• _ASSIGNMENT 1_:
Pull out the part of the thread about dropping NA columns in R starting with "I have a large" and going on through "to be deleted)".
• _ASSIGNMENT 2_:
Using the thread about dropping NA columns in R, answer yes or no to each statement below, and quote the words from the thread that settle it. (a) The dataset has 384 rows and 214 variables. (b) The person asking wants some rows deleted as well. (c) To remove columns with NA values, the reply recommends str_detect().

• _SELECTED PASSAGE_:
• • • • •

After searching for some time for an appropriate answer, I could not find any that would solve my problem. (Typical topics with "Deleting columns with all "NA" values" or only focused on rows)
I have a large dataset of 384 rows and 214 variables and I would like to replicate the same matrix while removing any columns that contain the value "NA" in any of its rows. (No rows have to be deleted)
I have tried multiple codes but I get only a vector of "TRUE" and "FALSE".
Any help would be appreciated as I'm new to R, there is maybe a package that can be useful that I'm not aware of yet.
Here is an example of removing columns with the string "NA". If you need to remove columns with NA values, use is.na() instead of str_detect().
DF <- data.frame(A = c("A","A","A"),
B = c("B","NA","B"),
C = c("NA","C","NA"),
D = c("D","D","D"))
library(purrr)
library(stringr)

• • • • •

• _GIVEN MATERIAL_:

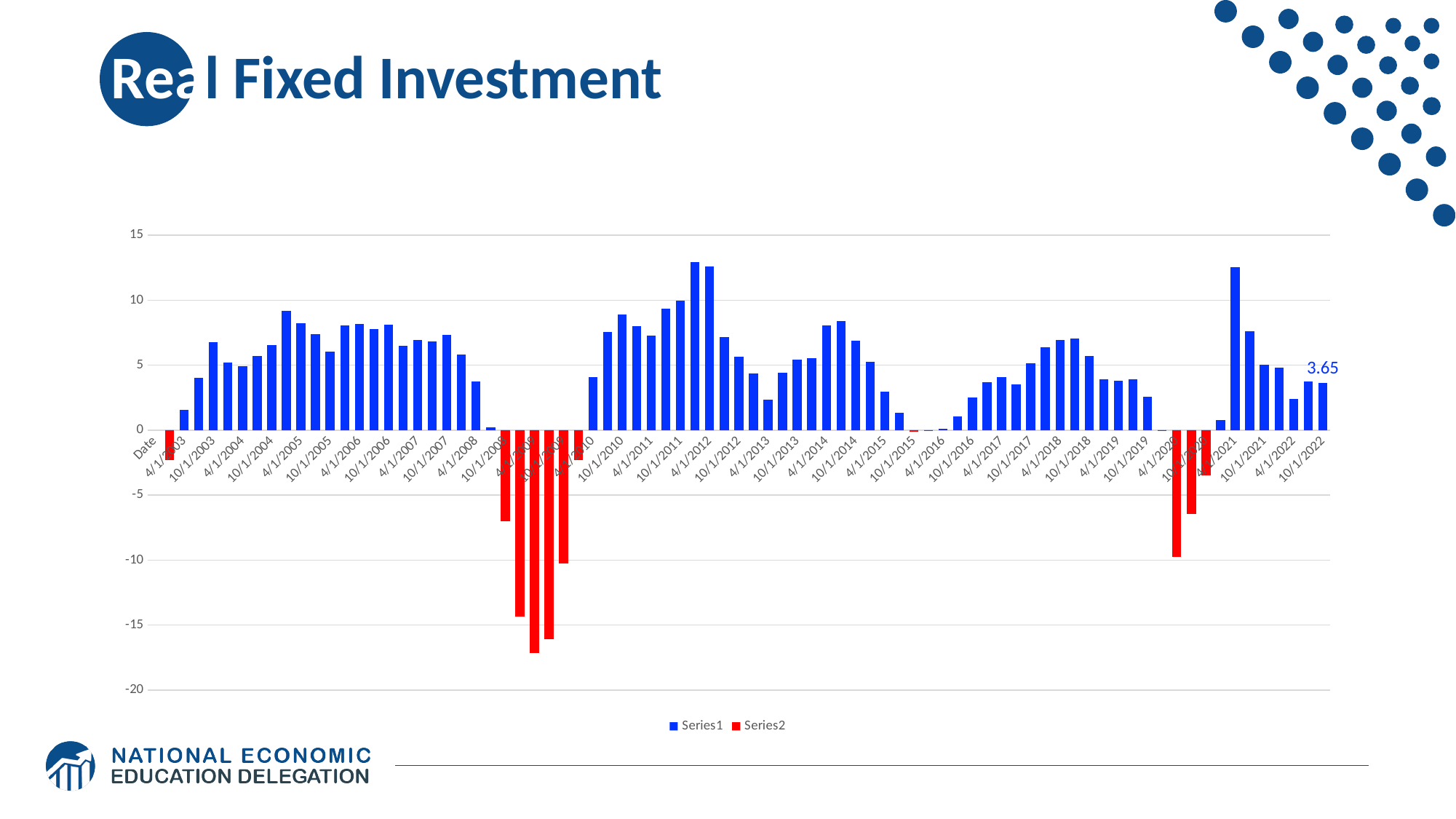
Is the value for 4/1/2005 greater or less than 5? greater Which is larger, the value for 4/1/2012 or the value for 4/1/2003? 4/1/2012 What is the value shown by the data label on the last bar (10/1/2022)? 3.65 In which year does the lowest bar on the chart occur? 2009 What are the two entries in the chart legend? Series1 and Series2 How many series does the legend list? 2 Is the value for 4/1/2022 greater or less than 5? less What kind of chart is shown on the slide? bar chart Is the value for 4/1/2012 greater or less than 10? greater What colour are the Series2 bars? red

• • • • •

• _EXERCISE RESPONSE 1_:
I have a large dataset of 384 rows and 214 variables and I would like to replicate the same matrix while removing any columns that contain the value "NA" in any of its rows. (No rows have to be deleted)

• _EXERCISE RESPONSE 2_:
(a) Yes: "I have a large dataset of 384 rows and 214 variables"
(b) No: "(No rows have to be deleted)"
(c) No: "If you need to remove columns with NA values, use is.na() instead of str_detect()."